Sariska may see two more tigers this rainy season
Online edition of India's National Newspaper
Sunday, Jun 27, 2010
JAIPUR: Call them monsoon tigers, for this time round too the rainy season will mark the arrival of tigers in Sariska. As soon as the season's first showers lash the slopes of the mighty Aravallis, another pair of wild tigers would be shifted to Sariska Tiger Reserve from Ranthambhore National Park. The twosome—a male and a female—would join the group of one male and two females which have already made the Sariska woods their home since the first ever tiger re-location in the country two years ago.
“The temperature has to come down. We cannot release the tigers if the temperature is above 40 degrees C. The ideal situation to carry out the exercise is the rainy season,” says the Chief Wildlife Warden of Rajasthan, R. N. Mehrotra.
“Now that the Union Minister of State for Environment and Forests has given clearance for another round of re-location, we have started the preparations. It can happen some time in the first fortnight of July,” Mr. Mehrotra reveals.
Environmentalists and tiger lovers are happy about the end to the impasse over tiger-shifting as after an unsavoury controversy over the wisdom of bringing together the tigers from the same gene pool the National Tiger Conservation Authority had started acting tough on the issue. Though still positive about the re-introduction of the tiger population in Sariska – after the reserve lost all its tigers some time in 2004-05-- the Authority had asked the State forest officials to catch the young tigers which have been straying outside the Ranthambhore Park.
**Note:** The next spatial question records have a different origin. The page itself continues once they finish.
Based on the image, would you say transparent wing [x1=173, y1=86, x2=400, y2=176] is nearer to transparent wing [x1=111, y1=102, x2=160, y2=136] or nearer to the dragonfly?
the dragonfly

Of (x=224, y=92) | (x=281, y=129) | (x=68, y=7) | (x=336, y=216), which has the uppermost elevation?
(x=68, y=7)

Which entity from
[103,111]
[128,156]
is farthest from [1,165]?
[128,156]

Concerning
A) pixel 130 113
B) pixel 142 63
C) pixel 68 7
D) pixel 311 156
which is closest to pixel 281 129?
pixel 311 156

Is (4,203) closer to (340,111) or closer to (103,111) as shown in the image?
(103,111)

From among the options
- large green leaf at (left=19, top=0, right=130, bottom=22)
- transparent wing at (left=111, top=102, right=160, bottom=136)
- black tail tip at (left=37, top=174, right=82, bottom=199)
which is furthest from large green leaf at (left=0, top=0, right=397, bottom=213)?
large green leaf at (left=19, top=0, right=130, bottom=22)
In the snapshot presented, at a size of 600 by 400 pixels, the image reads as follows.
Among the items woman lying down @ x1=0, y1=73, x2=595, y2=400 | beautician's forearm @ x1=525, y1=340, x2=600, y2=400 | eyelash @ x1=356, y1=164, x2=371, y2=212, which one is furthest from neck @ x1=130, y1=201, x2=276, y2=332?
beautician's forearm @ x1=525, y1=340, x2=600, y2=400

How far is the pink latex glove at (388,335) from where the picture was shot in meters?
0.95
The change in the attitude of both the Authority and Union Minister Jairam Ramesh appears to be due partly to a recent report from environmentalist Aparajita Datta of the Mysore-based National Conservation Foundation which termed the attempt to catch the tigers outside the Park “difficult” due to their elusive nature as well as the tough terrain they are stalking. Ms. Datta, also a member of the National Tiger Conservation Authority, suggested depending on the knowledge of the field staff as the basis for the selection of the “suitable pair”.
“She has recommended the selection of a pair from the 10-odd young tigers identified by us already. They have to be young, transient in nature and unsettled,” says Mr. Mehrotra. As far as possible the attempt would be to carry out the genetic analysis of the chosen tigers so that the new ones are not related to the three tigers already in Sariska.
The first tiger—a male—was airlifted from Ranthambhore and released in Sariska on June 28, 2008. The second, a female, was moved to the new area through the same process in July the same year. The third, another female feline, was flown in in February 2009. All three have lived happily since then but the only complaint seems to be that there are no little ones snorting around even when the couple re-located to the Panna tiger reserve in neighbouring Madhya Pradesh much later has multiplied.
Though dates are not official yet, July 4 could be an ideal day to watch out for the tiger to burn bright in Sariska once again!